I was talking with a buddy over lunch about the Model S, residual value and the battery. An ICE option's value at 100K miles and 8 years in service is determined mostly by the condition of the car. Were the scheduled maintenance items done on time (oil/other fluid changes)? Did the owner treat the car well? Is the interior/exterior in good condition? If the engine runs well then it would be reasonable to assume you can get another 50K out of it. In short, you can look at it and form a reasonable opinion based on condition and previous experience.
Barring any knock down drag out quality issues, the battery will be the 800lb gorilla when it comes time to sell the MS. So, what will happen with these packs?
Let's say Tesla sells 10k cars per year for the next four years. That's 40k cars and thus 40k batteries to contend with. There is a lot of financial incentive to have a well thought out cost effective service solution. That volume doubles at the end of the 85kw-hr battery's warranty period; an even bigger incentive.
Extracting from experience with memory (another fast moving expensive commodity), I would be willing to guess that Panasonic will increase capacity instead of decreasing cost.

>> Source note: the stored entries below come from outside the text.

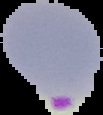
{
  "preparation": "thin blood film",
  "malaria_status": "parasitized",
  "image_type": "cell region segmented out of the field of view; surrounding area masked to black",
  "image_size": "103×115 pixels"
}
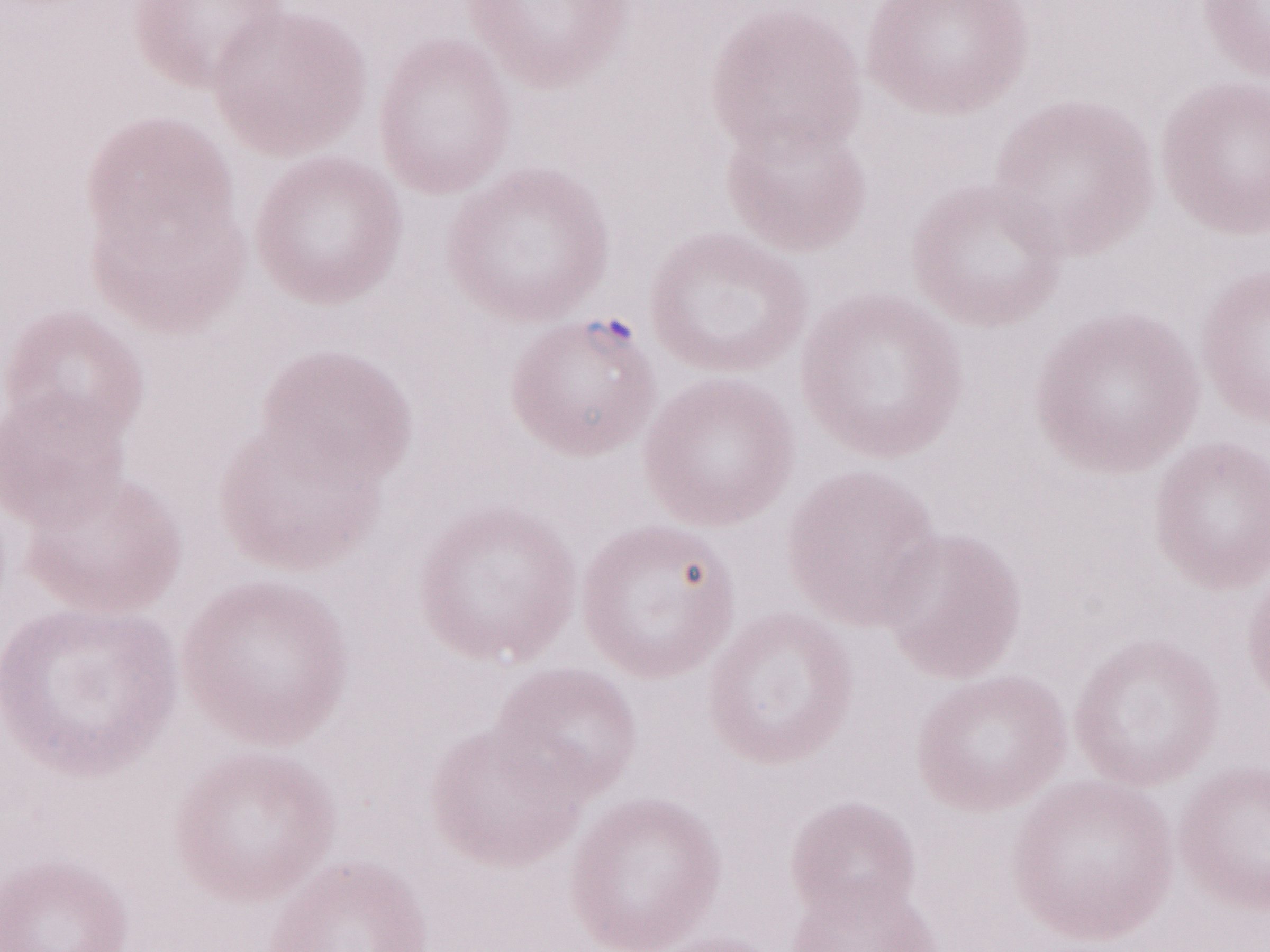
Magnification: 1,000x. One field of this slide. Olympus BX43 microscope, Olympus DP73 camera. Thin blood film. Image is 1270×952 pixels. May-Grünwald-Giemsa stain. Patient-level malaria diagnosis: positive.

Looking at SD cards and USB drives, the trend seems to be to backfill with more capacity and maintain a minimum price point. There comes a price point where there is simply not enough money in building the singular item to build it. Call it a price floor for that item.
The cells used in the MS probably play by that same limitation. When you need battery service years down the road the cells used in your battery will probably not exist. Even if they did, there is a relative age difference between the replacement cells and those still in service in your pack. The capacity difference would be problematic. The solution will likely be to replace all the cells in the pack along with either re-flashing the firmware or simply upgrading the battery management boards to current production to match the new cells.
Circling back to the memory analogy, I suspect getting major battery work in the future will cost just as much as it does today. Capacity will go up but the car's internal charger will still only supply so much current thus charge times will go up proportionally with the increased range.
Ultimately this should put the MS' valuation squarely in the camp of aircraft evaluation. Airframes are reasonably stable once the initial new car smell depreciation is done. Most of the valuation process involves maintenance on the engines and where they are in their overhaul cycle. The same might be said for the battery. The real question for me is how the secondary market evolves when the two and three year old cars start to appear in numbers.
The above came from an hour long conversation with a buddy. I'd love to hear differing opinions.